Türkiye gibi, önemli toplumsal ve siyasal değişimlerin kısa süreler içinde vuku bulduğu, demografik anlamda dinamik bir ülkede sosyal kutuplaşma sadece siyasi fikirler üzerinden değil, kültürel kimlikler, hayat tarzları, nesil farklılıkları üzerinden de yaşanıyor. Bu sıkıntıyı aşabilmek için yeni nesillere alan açmak en çok bizim sorumluluğumuz diye düşünüyorum.
Gençlik çok güzel şey. Bulunduğum yerden geçmişe dönüp baktığımda, o zamanlar bunu bilmesem de zamanında mutlu ve güçlü bir genç olduğumu görüyorum. Gençlik de hayat gibi, ona dair bilgisizliğimizle keyfini sürebileceğimiz bir şey belki de.
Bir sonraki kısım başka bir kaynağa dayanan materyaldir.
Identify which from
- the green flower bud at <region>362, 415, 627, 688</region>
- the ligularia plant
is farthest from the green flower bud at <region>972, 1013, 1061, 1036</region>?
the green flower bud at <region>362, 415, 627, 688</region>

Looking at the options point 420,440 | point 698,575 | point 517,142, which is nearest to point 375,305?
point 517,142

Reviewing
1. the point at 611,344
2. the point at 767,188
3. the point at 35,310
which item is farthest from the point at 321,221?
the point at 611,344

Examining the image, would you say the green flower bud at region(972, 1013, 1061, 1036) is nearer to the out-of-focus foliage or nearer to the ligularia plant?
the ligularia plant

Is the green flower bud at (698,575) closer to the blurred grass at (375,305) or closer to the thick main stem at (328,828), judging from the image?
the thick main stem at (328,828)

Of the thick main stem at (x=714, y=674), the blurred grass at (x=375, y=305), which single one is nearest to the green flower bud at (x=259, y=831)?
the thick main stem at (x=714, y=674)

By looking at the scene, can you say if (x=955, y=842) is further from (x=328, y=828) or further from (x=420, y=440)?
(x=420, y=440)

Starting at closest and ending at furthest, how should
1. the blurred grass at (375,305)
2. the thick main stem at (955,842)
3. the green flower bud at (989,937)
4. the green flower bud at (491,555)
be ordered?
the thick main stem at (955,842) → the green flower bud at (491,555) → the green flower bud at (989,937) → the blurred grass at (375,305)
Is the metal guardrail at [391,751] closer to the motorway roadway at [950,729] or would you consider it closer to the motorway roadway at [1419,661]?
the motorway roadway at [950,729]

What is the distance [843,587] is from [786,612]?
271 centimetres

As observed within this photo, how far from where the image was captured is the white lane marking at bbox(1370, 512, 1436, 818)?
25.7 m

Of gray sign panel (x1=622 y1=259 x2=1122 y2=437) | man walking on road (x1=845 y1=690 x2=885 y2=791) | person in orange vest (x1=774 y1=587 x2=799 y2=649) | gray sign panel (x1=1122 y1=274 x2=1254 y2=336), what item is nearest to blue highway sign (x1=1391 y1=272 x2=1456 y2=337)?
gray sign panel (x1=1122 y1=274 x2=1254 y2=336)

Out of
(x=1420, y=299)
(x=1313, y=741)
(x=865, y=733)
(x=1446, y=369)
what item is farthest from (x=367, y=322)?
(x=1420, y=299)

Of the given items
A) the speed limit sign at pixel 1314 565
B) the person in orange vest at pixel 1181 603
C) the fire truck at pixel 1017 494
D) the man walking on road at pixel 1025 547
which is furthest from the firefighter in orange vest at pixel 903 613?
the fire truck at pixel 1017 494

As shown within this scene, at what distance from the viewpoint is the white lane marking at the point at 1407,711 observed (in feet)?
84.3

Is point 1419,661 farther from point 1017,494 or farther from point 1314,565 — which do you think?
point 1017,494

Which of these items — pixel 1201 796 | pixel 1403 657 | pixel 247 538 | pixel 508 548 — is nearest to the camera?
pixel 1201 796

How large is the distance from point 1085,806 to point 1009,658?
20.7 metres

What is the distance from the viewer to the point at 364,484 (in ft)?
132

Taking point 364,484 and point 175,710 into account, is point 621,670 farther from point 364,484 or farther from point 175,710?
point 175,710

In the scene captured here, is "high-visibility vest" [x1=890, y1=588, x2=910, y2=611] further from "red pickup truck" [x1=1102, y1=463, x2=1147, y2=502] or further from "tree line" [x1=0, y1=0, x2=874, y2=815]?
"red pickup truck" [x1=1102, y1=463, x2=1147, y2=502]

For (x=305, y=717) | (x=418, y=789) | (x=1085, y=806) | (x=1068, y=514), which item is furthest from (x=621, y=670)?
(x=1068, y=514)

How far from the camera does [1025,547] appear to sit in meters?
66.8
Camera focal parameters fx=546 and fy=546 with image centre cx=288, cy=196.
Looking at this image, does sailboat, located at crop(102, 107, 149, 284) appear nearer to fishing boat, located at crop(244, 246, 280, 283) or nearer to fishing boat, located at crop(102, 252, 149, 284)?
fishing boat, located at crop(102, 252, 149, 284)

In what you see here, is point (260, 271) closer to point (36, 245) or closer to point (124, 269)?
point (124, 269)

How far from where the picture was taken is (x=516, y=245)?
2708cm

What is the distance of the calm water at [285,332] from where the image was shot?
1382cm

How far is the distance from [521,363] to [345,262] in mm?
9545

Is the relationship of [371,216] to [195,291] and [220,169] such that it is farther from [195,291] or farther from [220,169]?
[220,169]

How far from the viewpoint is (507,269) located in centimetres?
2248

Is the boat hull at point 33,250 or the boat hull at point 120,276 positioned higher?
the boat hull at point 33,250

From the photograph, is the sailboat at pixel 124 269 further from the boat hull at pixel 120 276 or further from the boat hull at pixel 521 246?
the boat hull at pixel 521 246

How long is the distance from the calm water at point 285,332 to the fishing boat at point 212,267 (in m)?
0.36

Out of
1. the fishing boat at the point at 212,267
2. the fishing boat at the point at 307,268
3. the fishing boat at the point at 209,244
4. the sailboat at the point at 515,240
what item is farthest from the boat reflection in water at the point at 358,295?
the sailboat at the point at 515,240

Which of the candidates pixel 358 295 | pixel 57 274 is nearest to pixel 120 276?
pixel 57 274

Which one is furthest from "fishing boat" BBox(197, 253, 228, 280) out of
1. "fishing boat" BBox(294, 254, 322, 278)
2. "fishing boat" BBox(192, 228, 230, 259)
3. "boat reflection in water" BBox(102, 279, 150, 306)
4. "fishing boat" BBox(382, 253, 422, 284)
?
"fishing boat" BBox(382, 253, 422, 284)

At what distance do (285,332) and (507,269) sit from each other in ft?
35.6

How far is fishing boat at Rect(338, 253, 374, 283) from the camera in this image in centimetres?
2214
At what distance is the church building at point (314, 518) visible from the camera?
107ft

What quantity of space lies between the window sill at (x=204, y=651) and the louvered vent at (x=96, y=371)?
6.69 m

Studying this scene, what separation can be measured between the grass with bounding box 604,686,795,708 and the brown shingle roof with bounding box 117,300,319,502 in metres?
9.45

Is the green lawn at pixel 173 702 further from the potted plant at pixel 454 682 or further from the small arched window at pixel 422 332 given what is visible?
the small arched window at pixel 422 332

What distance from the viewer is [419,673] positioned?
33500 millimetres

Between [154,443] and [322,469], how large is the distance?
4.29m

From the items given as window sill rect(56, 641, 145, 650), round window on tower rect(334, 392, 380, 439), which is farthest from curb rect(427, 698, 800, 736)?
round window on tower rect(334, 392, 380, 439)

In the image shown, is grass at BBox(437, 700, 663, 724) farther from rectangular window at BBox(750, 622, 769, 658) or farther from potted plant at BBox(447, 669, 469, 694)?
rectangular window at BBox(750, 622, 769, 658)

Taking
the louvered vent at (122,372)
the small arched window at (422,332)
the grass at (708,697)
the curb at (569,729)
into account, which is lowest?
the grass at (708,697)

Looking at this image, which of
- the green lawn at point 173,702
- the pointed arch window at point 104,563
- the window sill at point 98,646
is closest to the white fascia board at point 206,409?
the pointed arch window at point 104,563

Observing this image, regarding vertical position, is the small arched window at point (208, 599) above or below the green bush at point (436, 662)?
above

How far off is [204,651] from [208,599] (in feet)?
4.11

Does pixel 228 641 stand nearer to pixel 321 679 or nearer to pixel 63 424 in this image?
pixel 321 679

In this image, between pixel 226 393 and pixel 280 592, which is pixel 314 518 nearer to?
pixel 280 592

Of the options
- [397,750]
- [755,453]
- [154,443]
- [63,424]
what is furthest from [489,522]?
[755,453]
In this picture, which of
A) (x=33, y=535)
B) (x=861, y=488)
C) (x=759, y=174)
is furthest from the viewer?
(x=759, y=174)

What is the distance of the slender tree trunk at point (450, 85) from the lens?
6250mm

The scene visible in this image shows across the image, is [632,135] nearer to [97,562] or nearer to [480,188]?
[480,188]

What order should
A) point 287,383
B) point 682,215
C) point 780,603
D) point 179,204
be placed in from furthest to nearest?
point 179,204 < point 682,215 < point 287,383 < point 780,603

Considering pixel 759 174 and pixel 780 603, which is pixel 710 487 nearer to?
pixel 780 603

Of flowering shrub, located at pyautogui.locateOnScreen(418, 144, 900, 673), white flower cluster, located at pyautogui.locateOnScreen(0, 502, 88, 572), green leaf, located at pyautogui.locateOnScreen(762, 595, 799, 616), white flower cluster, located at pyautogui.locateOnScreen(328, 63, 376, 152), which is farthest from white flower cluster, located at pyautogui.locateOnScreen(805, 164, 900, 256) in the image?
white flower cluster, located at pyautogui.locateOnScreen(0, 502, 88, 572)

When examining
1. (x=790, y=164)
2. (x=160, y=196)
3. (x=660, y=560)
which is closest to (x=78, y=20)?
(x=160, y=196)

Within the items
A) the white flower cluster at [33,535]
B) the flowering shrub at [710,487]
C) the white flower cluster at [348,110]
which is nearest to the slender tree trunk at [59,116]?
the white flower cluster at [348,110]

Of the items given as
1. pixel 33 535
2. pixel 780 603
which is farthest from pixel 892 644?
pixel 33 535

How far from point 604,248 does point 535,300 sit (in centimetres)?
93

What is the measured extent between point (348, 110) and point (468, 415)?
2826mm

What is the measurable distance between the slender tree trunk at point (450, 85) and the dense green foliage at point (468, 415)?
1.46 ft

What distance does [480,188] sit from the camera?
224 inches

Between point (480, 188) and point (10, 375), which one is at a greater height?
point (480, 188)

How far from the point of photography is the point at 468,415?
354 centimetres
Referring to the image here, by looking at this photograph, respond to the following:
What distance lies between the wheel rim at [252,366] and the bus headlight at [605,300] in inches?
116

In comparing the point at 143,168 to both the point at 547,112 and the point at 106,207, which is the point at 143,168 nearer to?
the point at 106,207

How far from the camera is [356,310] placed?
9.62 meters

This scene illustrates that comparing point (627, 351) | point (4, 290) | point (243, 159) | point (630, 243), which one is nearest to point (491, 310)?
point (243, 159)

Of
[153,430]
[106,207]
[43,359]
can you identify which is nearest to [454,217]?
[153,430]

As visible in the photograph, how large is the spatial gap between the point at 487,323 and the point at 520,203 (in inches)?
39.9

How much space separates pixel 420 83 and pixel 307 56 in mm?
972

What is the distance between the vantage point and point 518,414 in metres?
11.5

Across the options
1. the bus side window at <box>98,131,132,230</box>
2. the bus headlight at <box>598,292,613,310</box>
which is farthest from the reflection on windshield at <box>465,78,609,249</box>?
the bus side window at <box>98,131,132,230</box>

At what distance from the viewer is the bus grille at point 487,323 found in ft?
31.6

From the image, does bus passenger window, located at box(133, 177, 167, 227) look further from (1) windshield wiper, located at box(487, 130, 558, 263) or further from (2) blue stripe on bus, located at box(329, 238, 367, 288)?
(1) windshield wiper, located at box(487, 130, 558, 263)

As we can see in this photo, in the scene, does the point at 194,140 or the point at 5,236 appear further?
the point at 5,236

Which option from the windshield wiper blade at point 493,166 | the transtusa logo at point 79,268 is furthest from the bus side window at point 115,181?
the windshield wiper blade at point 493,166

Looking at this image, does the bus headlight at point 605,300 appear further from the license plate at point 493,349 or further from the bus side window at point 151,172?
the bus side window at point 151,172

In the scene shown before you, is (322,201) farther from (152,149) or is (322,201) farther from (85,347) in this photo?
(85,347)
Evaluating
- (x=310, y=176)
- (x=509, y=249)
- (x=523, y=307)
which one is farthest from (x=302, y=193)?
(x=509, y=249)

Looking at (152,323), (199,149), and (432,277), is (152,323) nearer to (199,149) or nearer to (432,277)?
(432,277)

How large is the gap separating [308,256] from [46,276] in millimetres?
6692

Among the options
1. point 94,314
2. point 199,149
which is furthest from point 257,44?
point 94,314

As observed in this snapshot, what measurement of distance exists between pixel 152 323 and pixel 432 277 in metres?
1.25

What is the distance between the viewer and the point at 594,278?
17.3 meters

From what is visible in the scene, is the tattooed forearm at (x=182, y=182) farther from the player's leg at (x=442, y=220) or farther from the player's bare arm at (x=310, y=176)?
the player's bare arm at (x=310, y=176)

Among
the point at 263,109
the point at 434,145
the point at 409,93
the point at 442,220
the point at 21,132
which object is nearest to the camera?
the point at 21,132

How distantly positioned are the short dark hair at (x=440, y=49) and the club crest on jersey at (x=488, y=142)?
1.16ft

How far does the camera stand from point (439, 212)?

Sadece geleceği kurmak değil aynı zamanda dünyayı takmamak, keyfince yaşamak, tadını çıkaracağın hatalar yapmak, hatta saçmalamak için de insan hayatının en değerli zaman dilimi. Sadece Türkiye’yi değil dünyayı değiştireceğimizi samimiyetle düşünürdük biz gençken, her anını mutlulukla anıyorum şimdi.
Sözün özü, önümüzdeki seçimler gençlere borcumuzu ödemek için önemli bir vesile diye düşünüyorum. O yüzden ebemkuşağını temsilen ufak bir ricam olacak sizden. Oy pusulasında damgayı vuracağınız yeri ararken aklınızdan en çok gençler geçsin.
İş bulamadığı ya da bulduğu güvencesiz işler için hayatından vazgeçenler, çalışırken ciğeri fiberglas ve asbestle dolanlar, mülakatları toramanların çocukları yüzünden geçemeyenler, kızlı erkekli oturunca sürtük muamelesi görenler, yaşlı başlı adamlar tarafından sırf onlarla aynı fikirde değil diye terörist olarak itham edilenler, ezcümle gençliklerini yaşama hakkı kendilerine tanınmayan evlatlarımız gelsin aklınıza.
Bu seçimin bizlere en büyük ödülü genç taklidi yapıp her fırsatta gençleri azarlayanlara geçit vermemek olsun.
Sözün özü, aman diyeyim seçim zamanı gençlere kıyanlara yol vermeyelim annem!